Since the implementation of the lockdown on 21 March 2020 and the further extension of the lockdown on 9 April 2020, some employees still continue to work, either remotely where circumstances permit or as an employee providing an essential service. Consequently, employees who continue to work may commit various forms of misconduct. This article is intended to remind and advise employers what must be considered and remembered, should an employee commit misconduct during the lockdown.
Misconduct in the scope of labour relations is classified as the blameworthiness or breach of a workplace rule or standard. The starting point for any employer is always to consider whether or not to take disciplinary action against an employee. The Code of Good Practice: Dismissal [Schedule 8 amended by s. 57 of Act No. 42 of 1996 and by s. 56 of Act No. 12 of 2002.], (hereafter Schedule 8) dictates that an employer must consider substantive factors of the misconduct, namely:
(a) “whether or not the employee contravened a rule or standard regulating conduct in, or of relevance to, the workplace; and
(b) if a rule or standard was contravened, whether or not—
(i) the rule was a valid or reasonable rule or standard.

**********

[Written request]
Using the article on employee misconduct during the lockdown, explain why employees may still commit misconduct while the lockdown is in place. The records are not needed.

**********

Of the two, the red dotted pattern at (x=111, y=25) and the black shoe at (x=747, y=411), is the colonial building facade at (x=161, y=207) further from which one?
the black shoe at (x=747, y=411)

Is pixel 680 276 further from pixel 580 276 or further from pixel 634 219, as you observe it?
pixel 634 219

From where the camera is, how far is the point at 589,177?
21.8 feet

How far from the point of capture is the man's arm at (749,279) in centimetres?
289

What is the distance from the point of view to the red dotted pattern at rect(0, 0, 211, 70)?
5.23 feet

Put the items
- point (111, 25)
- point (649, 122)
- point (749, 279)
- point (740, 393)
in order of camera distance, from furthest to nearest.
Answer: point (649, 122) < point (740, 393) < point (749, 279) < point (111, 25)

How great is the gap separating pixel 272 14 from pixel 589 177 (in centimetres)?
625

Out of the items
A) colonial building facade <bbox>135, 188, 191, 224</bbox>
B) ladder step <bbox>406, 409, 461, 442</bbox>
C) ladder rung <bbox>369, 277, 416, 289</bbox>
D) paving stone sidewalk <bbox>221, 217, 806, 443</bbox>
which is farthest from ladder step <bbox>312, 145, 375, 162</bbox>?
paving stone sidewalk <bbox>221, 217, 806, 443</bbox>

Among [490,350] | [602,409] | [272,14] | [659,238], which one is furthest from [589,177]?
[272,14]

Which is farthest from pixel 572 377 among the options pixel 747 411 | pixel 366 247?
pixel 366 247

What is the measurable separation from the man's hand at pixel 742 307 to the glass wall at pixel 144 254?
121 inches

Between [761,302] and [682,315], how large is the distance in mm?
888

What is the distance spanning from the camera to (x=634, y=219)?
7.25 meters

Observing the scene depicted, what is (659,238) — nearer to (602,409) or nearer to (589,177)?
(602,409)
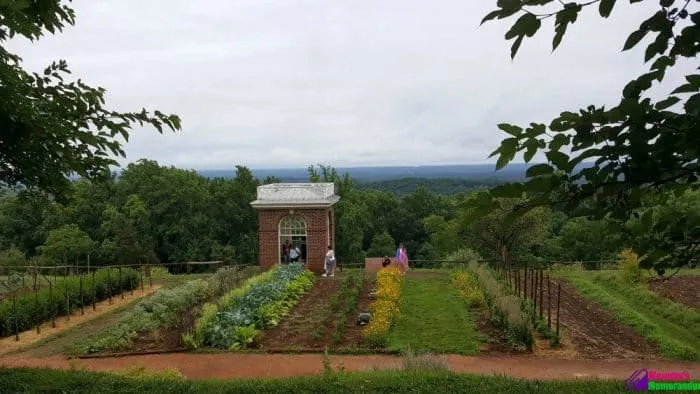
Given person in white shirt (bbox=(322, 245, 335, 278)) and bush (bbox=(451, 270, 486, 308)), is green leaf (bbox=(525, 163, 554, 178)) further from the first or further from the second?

**********

[Solution below]
Some employees have kept working since the lockdown began on 21 March 2020 and was extended on 9 April 2020. They work either remotely, where circumstances permit, or as employees providing an essential service. Because they continue to work, they may commit various forms of misconduct.